With cyber and geopolitics dominating the headlines, there’s a concern that climate risk is being overlooked. How can insurers use their historical data to keep environmental resilience on the corporate agenda?
It is true that climate risk has occasionally fallen by the wayside as boards scramble to react to the latest cyberattack or geopolitical flare-up, but the insurance sector’s analytical assets are the perfect tool to bring it back to the forefront. We have catastrophe models and decades of loss data that allow us to build forward-looking scenarios, testing how something like a prolonged drought or extreme rainfall might ripple through a company’s global operations. It’s not just about the physical damage to a building; it’s about the subtle ways climate change cascades through the supply chain and affects long-term viability. By presenting these risks through the lens of integrated, comparative resilience, we can show executives that climate is not a distant problem, but a current operational threat. The goal is to move from reactive coverage—buying a flood policy after the water is in the lobby—to a proactive stance where the company is built to withstand the weather patterns of the next decade.

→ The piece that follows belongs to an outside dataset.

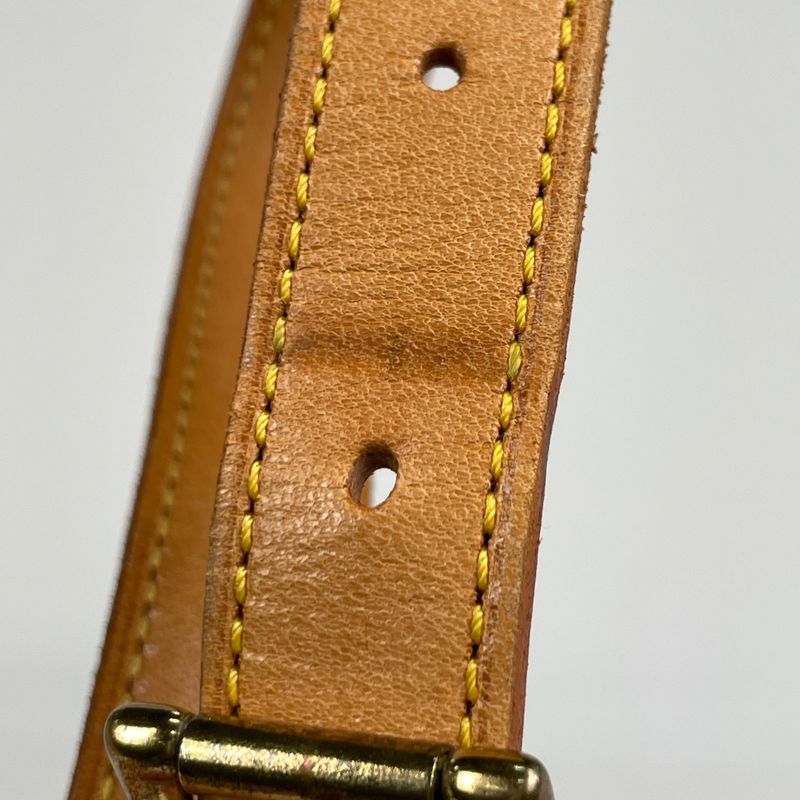 Louis Vuitton Musette Crossbody Shoulder Bag Monogram Brown M51256 Women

What is your forecast for the evolution of risk benchmarking over the next few years?
I believe that within the next three to five years, benchmarking will evolve from an optional advisory service into the foundational standard for every insurance placement in the market. We will see real-time data feeds and AI-driven analytics replace static annual reports, allowing companies to see their risk profile fluctuate in relation to their peers on a week-to-week basis. This transparency will force a massive upgrade in maturity for the SME sector, as the data will make it impossible to ignore the gaps in their cybersecurity and climate preparedness. Ultimately, the role of the broker will be fully redefined as a “resilience architect” who uses these benchmarks to build a fortress around their clients’ balance sheets. The winners in this new era will be those who embrace the data early and treat risk management not as a cost center, but as a primary competitive advantage.